DATA HOMEWORK 4

    This homework is on the information-structure annotations of the Switchboard corpus.

  1. Skim this guidelines paper on the annotations:
    Nissim, Malvina. 2003. Annotation Scheme for Information Status in Dialogue.

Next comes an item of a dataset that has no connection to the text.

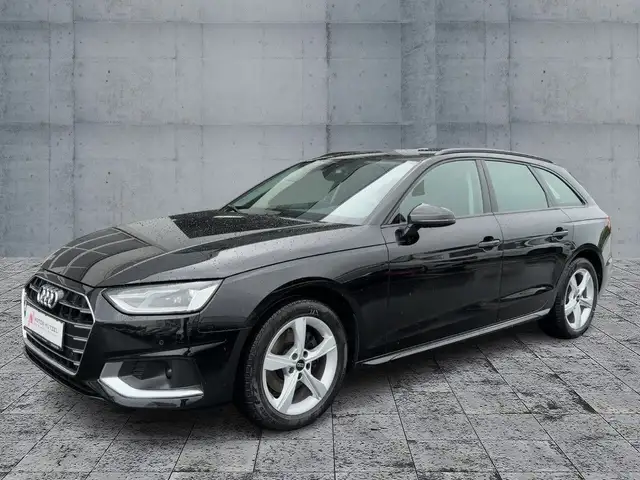 Audi A4 view 2
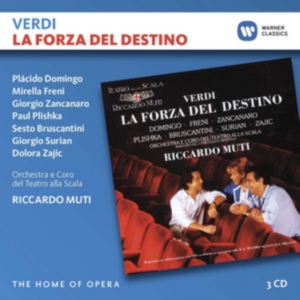 Riccardo Muti - Verdi: La Forza Del Destino i gruppen CD hos Bengans Skivbutik AB (3218417)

  2. Go to the SWBD information-structure annotations in

    /afs/ir.stanford.edu/data/linguistic-data/Treebank/LINK-swbd/backtrans

    Not all the dialogues there are annotated for information structure; you can do
    egrep -l '_old' * | more
    
    to find out which ones.

  3. Look at the file sw2041.backtranslated.mrg. Explain why "the aerobics class" is mediated in the following sentence:
    ( (S
     (SBAR-SBJ
      (WHADVP-N40040B (WRB how) )
      (S
       (NP-SBJ_MARKABLE_human_old_general (PRP I) )
       (VP (VBD met) 
        (NP_MARKABLE_human_old_ident_ANAPH2_ANTEC3 (PRP him) )
        (ADVP (-NONE- -N40040B) ))))
     (VP (VBD was) 
      (PP-PRD (IN through) 
       (, ,)
       (INTJ (UH uh) )
       (, ,)
       (NP_MARKABLE_nonconc_med_set
        (NP_MARKABLE_nonconc_med_set_ANTEC29 (DT the)  (NN aerobics)  (NN class) )
        (SBAR
         (WHNP-N40044D_MARKABLE_nonconc_old_relative_ANAPH29 (WDT that) )
         (S
          (NP-SBJ-N40043E_MARKABLE_human_old_ident_ANAPH3 (PRP he) )
          (VP (VBD used) 
           (S
            (NP-SBJ_MARKABLE (-NONE- -N40043E) )
            (VP (TO to) 
             (VP (VB teach) 
              (NP_MARKABLE (-NONE- -N40044D) ))))))))))
     (. .) (-DFL- E_S) ))
    ( (CODE (SYM SpeakerA7) (. .) ))
    

  4. Write a pgraph on something interesting you notice anywhere in the data.